**GIVEN TEXT**.
####
Doob maximal inequalities. Let \( {M} \) be a continuous process.

  1. If \( {M} \) is a martingale or a non-negative sub-martingale then for all \( {p\geq1} \), \( {t\geq0} \), \( {\lambda>0} \),

    \[ \mathbb{P}\Bigr(\max_{s\in[0,t]}|M_s|\geq\lambda\Bigr) \leq\frac{\mathbb{E}(|M_t|^p)}{\lambda^p}. \]

  2. If \( {M} \) is a martingale then for all \( {p>1} \) and \( {t\geq0} \),

    \[ \mathbb{E}\Bigr(\max_{s\in[0,t]}|M_s|^p\Bigr) \leq\Bigr(\frac{p}{p-1}\Bigr)^p\mathbb{E}(|M_t|^p) \]

    in other words

    \[ \Bigr\|\max_{s\in[0,t]}|M_s|\Bigr\|_p\leq\frac{p}{p-1}\|M_t\|_p. \]

    In particular if \( {M_t\in\mathrm{L}^p} \) then \( {M^*_t=\max_{s\in[0,t]}M_s\in\mathrm{L}^p} \).

Comments. This inequality allows to control the tail of the supremum by the moment at the terminal time. It is a continuous time martingale version of the simpler Kolmogorov maximal inequality for sums of independent and identically distributed random variables. Note that \( {q=1/(1-1/p)=p/(p-1)} \) is the Hölder conjugate of \( {p} \) namely \( {1/p+1/q=1} \). The inequality is often used with \( {p=2} \), for which \( {(p/(p-1))^p=4} \).
####
**ENTRIES SHOWN**.

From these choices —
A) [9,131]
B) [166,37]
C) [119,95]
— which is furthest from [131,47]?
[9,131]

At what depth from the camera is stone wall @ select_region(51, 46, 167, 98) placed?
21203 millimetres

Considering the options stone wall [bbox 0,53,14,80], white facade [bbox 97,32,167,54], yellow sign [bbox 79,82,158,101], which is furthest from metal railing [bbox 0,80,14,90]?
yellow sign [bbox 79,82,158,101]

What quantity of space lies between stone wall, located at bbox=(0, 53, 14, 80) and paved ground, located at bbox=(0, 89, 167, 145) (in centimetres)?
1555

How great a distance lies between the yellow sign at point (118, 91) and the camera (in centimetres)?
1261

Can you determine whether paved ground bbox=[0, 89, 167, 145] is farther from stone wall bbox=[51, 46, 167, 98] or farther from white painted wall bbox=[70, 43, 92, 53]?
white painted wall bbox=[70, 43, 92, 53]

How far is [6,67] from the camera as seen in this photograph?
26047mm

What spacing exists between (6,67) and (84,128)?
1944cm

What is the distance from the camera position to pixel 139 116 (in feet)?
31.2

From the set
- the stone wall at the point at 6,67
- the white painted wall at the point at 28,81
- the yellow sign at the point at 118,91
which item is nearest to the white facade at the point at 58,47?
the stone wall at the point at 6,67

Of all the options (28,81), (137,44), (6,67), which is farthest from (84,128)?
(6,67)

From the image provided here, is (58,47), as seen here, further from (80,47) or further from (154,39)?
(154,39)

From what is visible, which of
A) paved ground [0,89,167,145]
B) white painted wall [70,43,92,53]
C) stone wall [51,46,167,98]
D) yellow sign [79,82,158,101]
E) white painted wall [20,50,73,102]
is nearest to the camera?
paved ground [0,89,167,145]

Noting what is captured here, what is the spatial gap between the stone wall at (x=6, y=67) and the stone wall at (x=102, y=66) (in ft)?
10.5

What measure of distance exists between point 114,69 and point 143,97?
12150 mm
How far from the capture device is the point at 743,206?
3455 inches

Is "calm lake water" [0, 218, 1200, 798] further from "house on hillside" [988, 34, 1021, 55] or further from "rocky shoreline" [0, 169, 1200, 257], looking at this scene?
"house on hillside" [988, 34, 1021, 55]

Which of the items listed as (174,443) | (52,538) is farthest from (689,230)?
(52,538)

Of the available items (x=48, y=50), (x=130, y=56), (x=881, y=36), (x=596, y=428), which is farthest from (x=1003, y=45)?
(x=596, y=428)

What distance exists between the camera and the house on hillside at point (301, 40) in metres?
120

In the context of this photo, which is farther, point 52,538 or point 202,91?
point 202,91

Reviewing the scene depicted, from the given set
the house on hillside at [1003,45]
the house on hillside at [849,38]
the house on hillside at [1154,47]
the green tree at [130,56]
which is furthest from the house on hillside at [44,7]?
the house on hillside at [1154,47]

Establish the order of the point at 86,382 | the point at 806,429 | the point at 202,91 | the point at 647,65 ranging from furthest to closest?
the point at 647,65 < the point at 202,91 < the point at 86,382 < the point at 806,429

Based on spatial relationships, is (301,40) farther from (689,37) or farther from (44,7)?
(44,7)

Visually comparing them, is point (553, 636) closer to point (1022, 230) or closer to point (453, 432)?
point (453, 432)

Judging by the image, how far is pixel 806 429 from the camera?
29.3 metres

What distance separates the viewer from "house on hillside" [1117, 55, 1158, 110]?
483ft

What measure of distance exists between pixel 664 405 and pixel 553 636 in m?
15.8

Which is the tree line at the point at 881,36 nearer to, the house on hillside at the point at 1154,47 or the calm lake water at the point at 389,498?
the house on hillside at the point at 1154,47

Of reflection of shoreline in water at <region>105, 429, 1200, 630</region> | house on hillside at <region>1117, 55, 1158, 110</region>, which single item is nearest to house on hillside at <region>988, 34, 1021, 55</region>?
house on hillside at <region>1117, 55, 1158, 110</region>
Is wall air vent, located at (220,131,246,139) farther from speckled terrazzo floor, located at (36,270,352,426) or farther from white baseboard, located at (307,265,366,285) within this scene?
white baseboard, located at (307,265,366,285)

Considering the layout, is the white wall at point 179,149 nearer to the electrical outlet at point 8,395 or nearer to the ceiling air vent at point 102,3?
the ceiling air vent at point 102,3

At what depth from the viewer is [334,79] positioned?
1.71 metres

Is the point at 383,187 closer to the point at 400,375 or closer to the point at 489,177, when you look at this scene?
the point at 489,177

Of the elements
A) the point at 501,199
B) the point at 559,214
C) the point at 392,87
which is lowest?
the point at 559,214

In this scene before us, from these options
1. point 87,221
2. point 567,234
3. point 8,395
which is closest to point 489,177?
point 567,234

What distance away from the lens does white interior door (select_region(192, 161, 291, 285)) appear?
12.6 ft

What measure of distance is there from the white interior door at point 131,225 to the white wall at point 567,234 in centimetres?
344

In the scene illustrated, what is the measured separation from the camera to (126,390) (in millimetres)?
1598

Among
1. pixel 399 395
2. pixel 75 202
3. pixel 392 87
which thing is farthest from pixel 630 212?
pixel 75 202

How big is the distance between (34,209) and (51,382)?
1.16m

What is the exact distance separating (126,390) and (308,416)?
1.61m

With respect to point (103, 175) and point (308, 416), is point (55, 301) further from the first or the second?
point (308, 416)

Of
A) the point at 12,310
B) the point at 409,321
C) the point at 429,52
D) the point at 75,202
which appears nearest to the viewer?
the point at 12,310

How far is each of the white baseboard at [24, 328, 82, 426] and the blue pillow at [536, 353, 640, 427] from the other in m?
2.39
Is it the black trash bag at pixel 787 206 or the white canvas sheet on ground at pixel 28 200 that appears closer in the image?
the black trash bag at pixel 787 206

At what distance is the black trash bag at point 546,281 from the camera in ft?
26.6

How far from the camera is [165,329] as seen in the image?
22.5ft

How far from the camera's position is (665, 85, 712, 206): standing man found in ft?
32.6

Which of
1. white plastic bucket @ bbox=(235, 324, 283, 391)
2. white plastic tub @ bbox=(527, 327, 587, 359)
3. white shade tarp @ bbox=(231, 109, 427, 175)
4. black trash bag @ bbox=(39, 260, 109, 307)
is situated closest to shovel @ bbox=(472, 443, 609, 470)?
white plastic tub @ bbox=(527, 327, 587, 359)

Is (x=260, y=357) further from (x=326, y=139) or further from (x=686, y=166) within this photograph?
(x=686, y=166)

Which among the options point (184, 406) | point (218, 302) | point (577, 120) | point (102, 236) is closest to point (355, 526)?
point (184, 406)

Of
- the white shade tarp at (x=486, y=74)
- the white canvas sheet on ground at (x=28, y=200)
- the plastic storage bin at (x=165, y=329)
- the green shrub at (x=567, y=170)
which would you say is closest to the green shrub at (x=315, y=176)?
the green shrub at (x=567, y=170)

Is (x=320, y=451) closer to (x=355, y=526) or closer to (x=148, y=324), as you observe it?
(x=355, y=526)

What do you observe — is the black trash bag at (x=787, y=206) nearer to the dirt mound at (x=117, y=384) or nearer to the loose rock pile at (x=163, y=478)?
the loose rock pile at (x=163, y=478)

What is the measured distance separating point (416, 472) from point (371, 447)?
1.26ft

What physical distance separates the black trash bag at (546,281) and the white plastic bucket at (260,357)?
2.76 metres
####
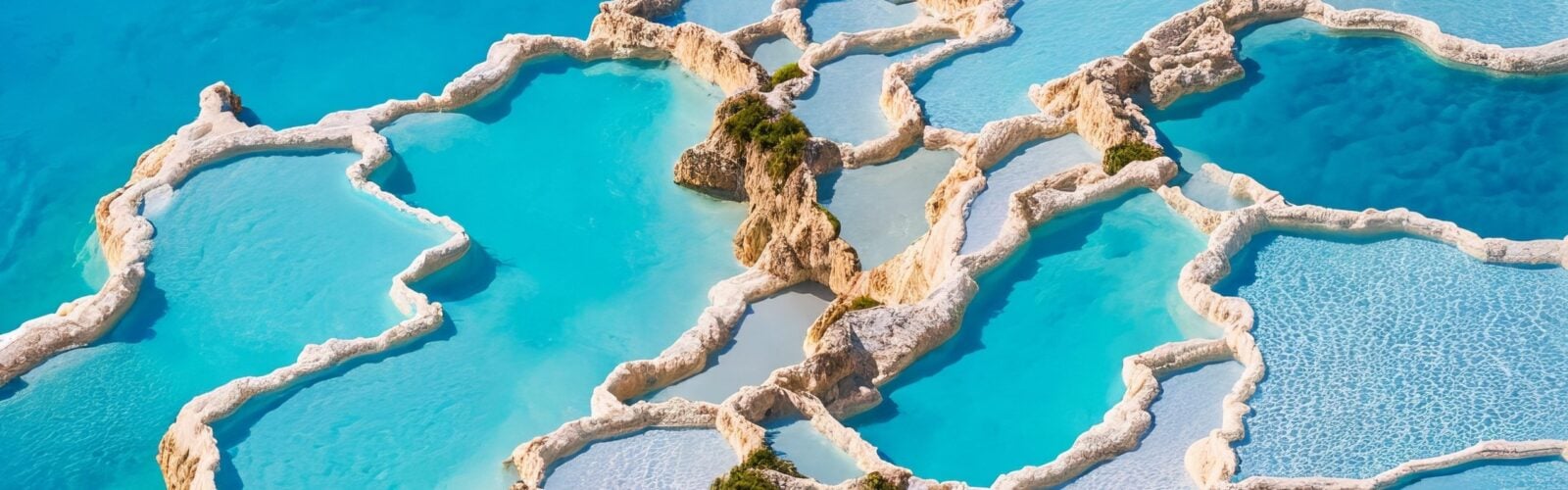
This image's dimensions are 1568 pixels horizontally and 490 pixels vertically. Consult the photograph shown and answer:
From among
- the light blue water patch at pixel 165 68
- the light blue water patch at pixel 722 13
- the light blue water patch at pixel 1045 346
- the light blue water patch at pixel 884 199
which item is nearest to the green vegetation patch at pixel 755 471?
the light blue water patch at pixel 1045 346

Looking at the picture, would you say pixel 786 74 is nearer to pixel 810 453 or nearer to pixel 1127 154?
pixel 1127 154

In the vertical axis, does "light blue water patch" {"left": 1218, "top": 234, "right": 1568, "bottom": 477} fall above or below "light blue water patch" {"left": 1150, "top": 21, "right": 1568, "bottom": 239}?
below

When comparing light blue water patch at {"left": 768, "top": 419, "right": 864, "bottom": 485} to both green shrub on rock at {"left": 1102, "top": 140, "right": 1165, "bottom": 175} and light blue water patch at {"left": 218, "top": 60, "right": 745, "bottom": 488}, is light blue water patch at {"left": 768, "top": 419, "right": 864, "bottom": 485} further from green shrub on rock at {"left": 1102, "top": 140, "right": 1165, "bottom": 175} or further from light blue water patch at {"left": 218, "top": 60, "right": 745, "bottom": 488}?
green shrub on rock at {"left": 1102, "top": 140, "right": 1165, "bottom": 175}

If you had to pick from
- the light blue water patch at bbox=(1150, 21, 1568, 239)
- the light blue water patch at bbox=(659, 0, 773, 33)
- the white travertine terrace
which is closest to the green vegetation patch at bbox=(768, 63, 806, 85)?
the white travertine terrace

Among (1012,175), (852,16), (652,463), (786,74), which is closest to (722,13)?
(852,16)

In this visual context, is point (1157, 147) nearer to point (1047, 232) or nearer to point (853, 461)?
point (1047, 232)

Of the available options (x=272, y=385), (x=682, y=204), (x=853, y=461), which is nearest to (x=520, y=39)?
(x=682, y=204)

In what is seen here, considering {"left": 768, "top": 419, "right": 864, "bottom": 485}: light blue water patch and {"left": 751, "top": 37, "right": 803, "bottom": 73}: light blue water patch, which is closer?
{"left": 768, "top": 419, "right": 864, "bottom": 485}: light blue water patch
####
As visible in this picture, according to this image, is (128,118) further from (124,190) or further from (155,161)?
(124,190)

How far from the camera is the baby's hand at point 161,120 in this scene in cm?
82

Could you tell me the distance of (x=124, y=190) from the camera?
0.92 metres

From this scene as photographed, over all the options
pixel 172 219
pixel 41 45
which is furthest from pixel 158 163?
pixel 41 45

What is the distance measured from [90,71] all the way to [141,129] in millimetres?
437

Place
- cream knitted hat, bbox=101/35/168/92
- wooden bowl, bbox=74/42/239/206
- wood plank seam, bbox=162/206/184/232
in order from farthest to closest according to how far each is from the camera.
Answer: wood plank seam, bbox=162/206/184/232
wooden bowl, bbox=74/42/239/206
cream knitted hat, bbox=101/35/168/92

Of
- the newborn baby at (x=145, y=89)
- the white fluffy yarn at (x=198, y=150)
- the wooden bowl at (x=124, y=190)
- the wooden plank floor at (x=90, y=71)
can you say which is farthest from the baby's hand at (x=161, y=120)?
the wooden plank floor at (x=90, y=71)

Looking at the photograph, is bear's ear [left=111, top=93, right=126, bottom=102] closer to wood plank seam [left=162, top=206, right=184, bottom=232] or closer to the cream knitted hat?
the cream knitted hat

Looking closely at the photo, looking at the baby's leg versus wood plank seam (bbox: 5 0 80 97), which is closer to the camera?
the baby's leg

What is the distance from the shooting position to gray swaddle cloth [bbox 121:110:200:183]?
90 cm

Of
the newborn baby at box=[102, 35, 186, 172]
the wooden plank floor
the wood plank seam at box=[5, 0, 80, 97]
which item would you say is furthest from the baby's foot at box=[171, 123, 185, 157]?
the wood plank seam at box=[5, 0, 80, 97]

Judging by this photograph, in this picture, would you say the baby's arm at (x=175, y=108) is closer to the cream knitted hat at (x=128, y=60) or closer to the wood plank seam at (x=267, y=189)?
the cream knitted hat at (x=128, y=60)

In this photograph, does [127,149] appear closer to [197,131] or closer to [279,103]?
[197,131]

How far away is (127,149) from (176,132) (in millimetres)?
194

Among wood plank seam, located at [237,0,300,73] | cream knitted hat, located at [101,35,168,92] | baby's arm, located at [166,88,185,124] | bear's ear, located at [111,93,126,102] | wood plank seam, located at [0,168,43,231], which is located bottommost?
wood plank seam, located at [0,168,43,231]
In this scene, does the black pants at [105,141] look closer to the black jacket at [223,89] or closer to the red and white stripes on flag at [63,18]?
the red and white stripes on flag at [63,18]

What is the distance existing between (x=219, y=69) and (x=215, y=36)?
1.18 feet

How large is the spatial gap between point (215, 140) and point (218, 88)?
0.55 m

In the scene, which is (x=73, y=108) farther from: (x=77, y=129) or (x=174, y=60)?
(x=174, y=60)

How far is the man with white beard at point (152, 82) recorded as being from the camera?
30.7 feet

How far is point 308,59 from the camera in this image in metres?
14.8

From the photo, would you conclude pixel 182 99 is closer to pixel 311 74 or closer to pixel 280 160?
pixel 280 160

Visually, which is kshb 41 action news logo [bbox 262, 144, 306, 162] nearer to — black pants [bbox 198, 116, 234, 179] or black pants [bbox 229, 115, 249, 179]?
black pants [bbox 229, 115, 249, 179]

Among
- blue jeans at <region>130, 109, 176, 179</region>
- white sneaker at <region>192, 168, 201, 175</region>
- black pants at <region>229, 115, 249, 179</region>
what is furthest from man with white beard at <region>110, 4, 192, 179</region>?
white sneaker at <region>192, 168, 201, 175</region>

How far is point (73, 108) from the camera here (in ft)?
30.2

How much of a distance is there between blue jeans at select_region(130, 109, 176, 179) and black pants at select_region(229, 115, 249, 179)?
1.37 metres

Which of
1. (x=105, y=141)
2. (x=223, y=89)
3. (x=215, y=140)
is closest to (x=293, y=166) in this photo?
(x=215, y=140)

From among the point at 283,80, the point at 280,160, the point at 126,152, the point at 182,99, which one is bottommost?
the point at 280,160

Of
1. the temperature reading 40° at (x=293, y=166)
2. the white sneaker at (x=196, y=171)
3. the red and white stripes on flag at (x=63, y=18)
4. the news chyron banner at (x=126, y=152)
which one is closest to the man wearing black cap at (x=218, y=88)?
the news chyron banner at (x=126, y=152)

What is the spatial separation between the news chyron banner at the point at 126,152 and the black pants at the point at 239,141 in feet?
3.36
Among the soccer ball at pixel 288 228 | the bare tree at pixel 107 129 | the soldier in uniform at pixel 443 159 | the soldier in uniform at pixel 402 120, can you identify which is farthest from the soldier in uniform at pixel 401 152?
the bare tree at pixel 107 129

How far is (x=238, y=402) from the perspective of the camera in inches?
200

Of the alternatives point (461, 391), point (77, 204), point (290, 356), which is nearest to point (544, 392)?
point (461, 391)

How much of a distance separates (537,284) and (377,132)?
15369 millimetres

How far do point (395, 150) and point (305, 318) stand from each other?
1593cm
####
**TASK REQUIREMENTS**.
[1] Condense the paragraph of the text on Doob maximal inequalities that begins "Comments. This inequality allows" into a short bulleted list that keeps its main facts.
[2] Write the next part of the text on Doob maximal inequalities, picking up after its last sentence.

**TASK RESPONSES**.
[1]
- The inequality controls the tail of the supremum by the moment at the terminal time.
- It is a continuous-time martingale version of the simpler Kolmogorov maximal inequality for sums of independent and identically distributed random variables.
- \( {q=p/(p-1)} \) is the Hölder conjugate of \( {p} \), so \( {1/p+1/q=1} \).
- It is often used with \( {p=2} \), where \( {(p/(p-1))^p=4} \).

[2]
Proof. We can always assume that the right hand side is finite, otherwise the inequalities are trivial.

  1. If \( {M} \) is a martingale, then by the Jensen inequality for the convex function \( {u\in\mathbb{R}\mapsto |u|^p} \), the process \( {|M|^p} \) is a sub-martingale. Similarly, If \( {M} \) is a non-negative sub-martingale then, since \( {u\in[0,+\infty)\mapsto u^p} \) is convex and non-decreasing it follows that \( {M^p=|M|^p} \) is a sub-martingale. Therefore in all cases \( {{(|M_s|^p)}_{s\in[0,t]}} \) is a sub-martingale. Let us define the bounded stopping time

    \[ T=t\wedge \inf\{s\geq0:|M_s|\geq\lambda\}. \]

    Note that \( {|M_T|\leq\max(|M_0|,\lambda)} \) and thus \( {M_T\in\mathrm{L}^1} \). The Doob stopping theorem for the sub-martingale \( {|M|^p} \) and the bounded stopping times \( {T} \) and \( {t} \) that satisfy \( {T\leq t} \) gives

    \[ \mathbb{E}(|M_T|^p)\leq\mathbb{E}(|M_t|^p). \]

    On the other hand the definition of \( {T} \) gives

    \[ |M_T|^p \geq\lambda^p\mathbf{1}_{\max_{s\in[0,t]}|M_s|\geq\lambda} +|M_t|^p\mathbf{1}_{\max_{s\in[0,t]}|M_s|<\lambda}\\ \geq\lambda^p\mathbf{1}_{\max_{s\in[0,t]}|M_s|\geq\lambda}. \]

    It remains to combine these inequalities to get the desired result.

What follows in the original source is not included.